Between me and the exit stood the rest of the crowd. I just walked into it, following a straight line, and watched as people got out of my way. Now was not a time to give a damn about Snechta, Lady Erysa, or whatever the hell whacky “take over the Crystal Empire” scheme those two were doubtlessly trying to hatch up this week. Though I did wonder which of the two was the smart one, and which the idiot—as per cliché rules.

At the room’s exit, just before the staircase leading into the great antechamber, Snechta finally made it to me. I gave her a contemptuous, but overall exhausted look, and carried on.

She tried pleading. Demanded I stop. Resorting, in the end, to biting the tail of my duster and trying to pull me back. She even grabbed my leg.

I spun around quick. Before she could even stop biting my duster, I lowered myself and uppercut her straight in the ovaries. Probably hard enough to impregnate her with a hoof. She let go, and I swear to On High flew nearly head-over-tail onto the ground.

“Let me alone!” I growled.

Snechta remained silent there on the ground, tears welling in her eyes. She slowly and shakily rose to her hooves like a newborn fawn who’d just been kicked in the nuts.

Silently and with a cold lack of expression, I stepped over her and continued on my merry way

“You… you were dead,” she croaked out in a hoary whisper. “I saw you there, without pulse, without breath, without life. You were dead! A corpse!”

I offered a grunt. “Yeah, probably.” And I just jauntily strolled onwards.

|— ☩ —|

Everything edible in the Crystal Empire sucked. I mean, like, it was as if pure evil and pure blandness teamed up to create the ultimate dish, and then this food became the only edible thing available in the empire at all. And then they put that unholy abomination of food between two slices of poorly-made bread, garnished it with misery, and put a glove over a glove over your tongue when you ate it. A glove full of raw sewage.

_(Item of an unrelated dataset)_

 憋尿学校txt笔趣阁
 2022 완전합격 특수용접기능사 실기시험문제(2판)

Didn’t help that everypony was staring at me, turning a calm mid-morning into a game of how many people I had to stare down to eat the wretched sin they dared call a sandwich. I mean, where was the meat? No variety at all. Even those unreasonably sugary crystal berries would have been a better main ingredient to this sandwich.

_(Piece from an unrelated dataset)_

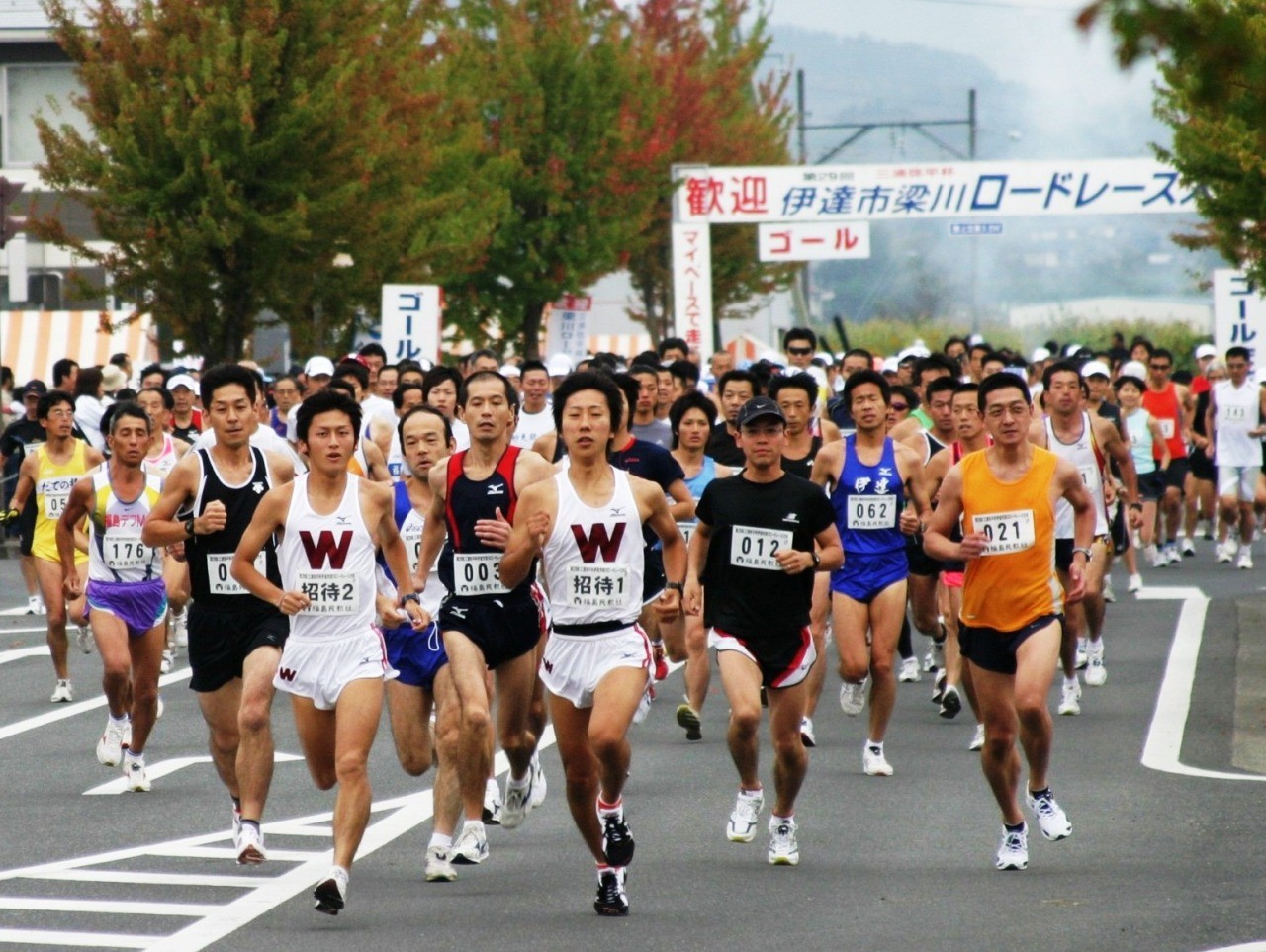 Yahei Miura Road Race Tournament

I ended up hungrier than when I’d begun, and deeply, deeply homesick. Because the Reich knew how to prepare food. I put down at my table money for the food, and asked for the check, purely as a formality.

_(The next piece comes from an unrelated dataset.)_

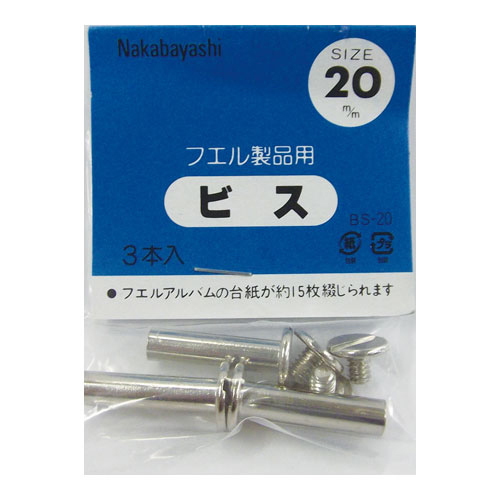 ナカバヤシ ビス BS-20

Then I got the check. Read it. This prompted a harsh swear followed by my plate flying across the room and shattering into a million pieces upon the wall.

Why? Well, I’ll give you a hint. The check didn’t have any numbers on it. There were words, in fact. And it ended with “P.S. Bring me the paper; I want to read the funnies”.

Author's Note:

Footnote: 0% to next level. You didn’t do shit today. And no, punching Snechta doesn’t count. She’s so pathetic that assuming you’d get rewarded for hurting her would be like expecting to score massive experience points for being mean to Cards: deeply satisfying, but ultimately a pointless endeavor.